## Stated task
Copy the rows below, changing "furthest" to "farthest" wherever it occurs and leaving all other text unchanged.

(Entries on spatial positioning)
+---+

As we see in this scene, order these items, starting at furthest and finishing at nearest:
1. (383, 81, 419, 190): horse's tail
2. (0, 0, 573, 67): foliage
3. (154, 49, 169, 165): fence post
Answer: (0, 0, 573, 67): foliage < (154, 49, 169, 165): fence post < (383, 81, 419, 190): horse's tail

+---+

## Solution
As we see in this scene, order these items, starting at farthest and finishing at nearest:
1. (383, 81, 419, 190): horse's tail
2. (0, 0, 573, 67): foliage
3. (154, 49, 169, 165): fence post
Answer: (0, 0, 573, 67): foliage < (154, 49, 169, 165): fence post < (383, 81, 419, 190): horse's tail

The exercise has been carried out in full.